Copy out the items from the one containing "Top view of" down to the one containing "Timelapse of moonset", both included, and leave the pictures out of your answer.

Recorded information
========================================
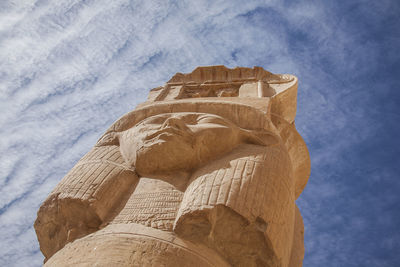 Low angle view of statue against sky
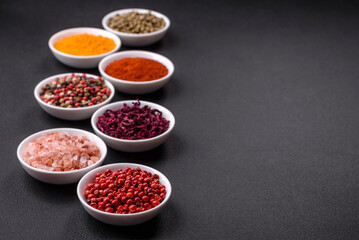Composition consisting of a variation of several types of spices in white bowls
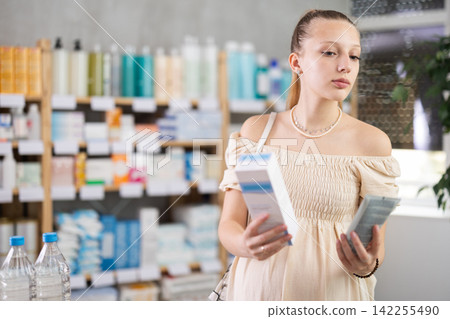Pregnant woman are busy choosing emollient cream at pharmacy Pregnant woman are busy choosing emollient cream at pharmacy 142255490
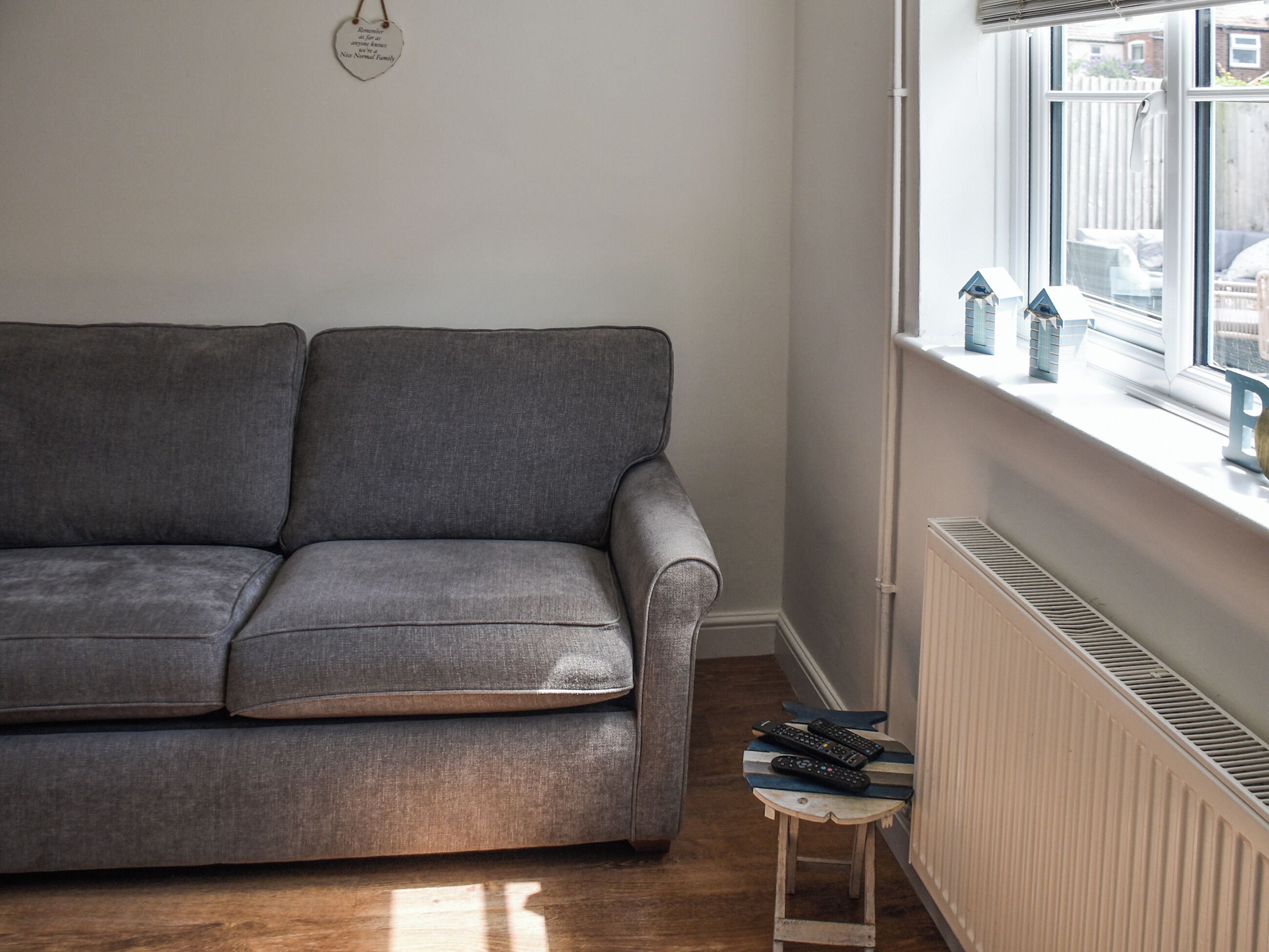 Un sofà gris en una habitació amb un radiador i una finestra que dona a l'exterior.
========================================
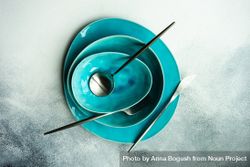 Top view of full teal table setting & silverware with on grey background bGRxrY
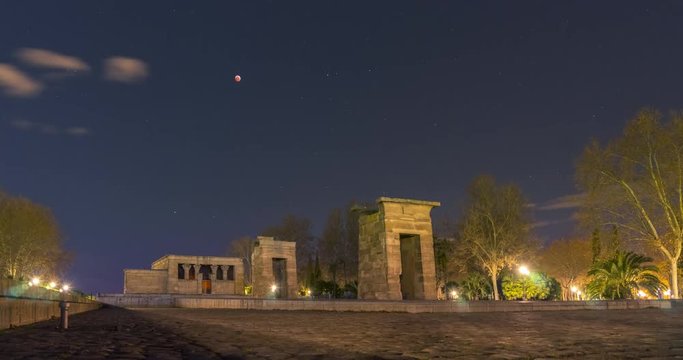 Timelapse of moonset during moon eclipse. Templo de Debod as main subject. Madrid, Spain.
========================================
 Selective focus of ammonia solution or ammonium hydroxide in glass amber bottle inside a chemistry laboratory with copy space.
========================================
Finished exercise
 Top view of full teal table setting & silverware with on grey background bGRxrY
 Timelapse of moonset during moon eclipse. Templo de Debod as main subject. Madrid, Spain.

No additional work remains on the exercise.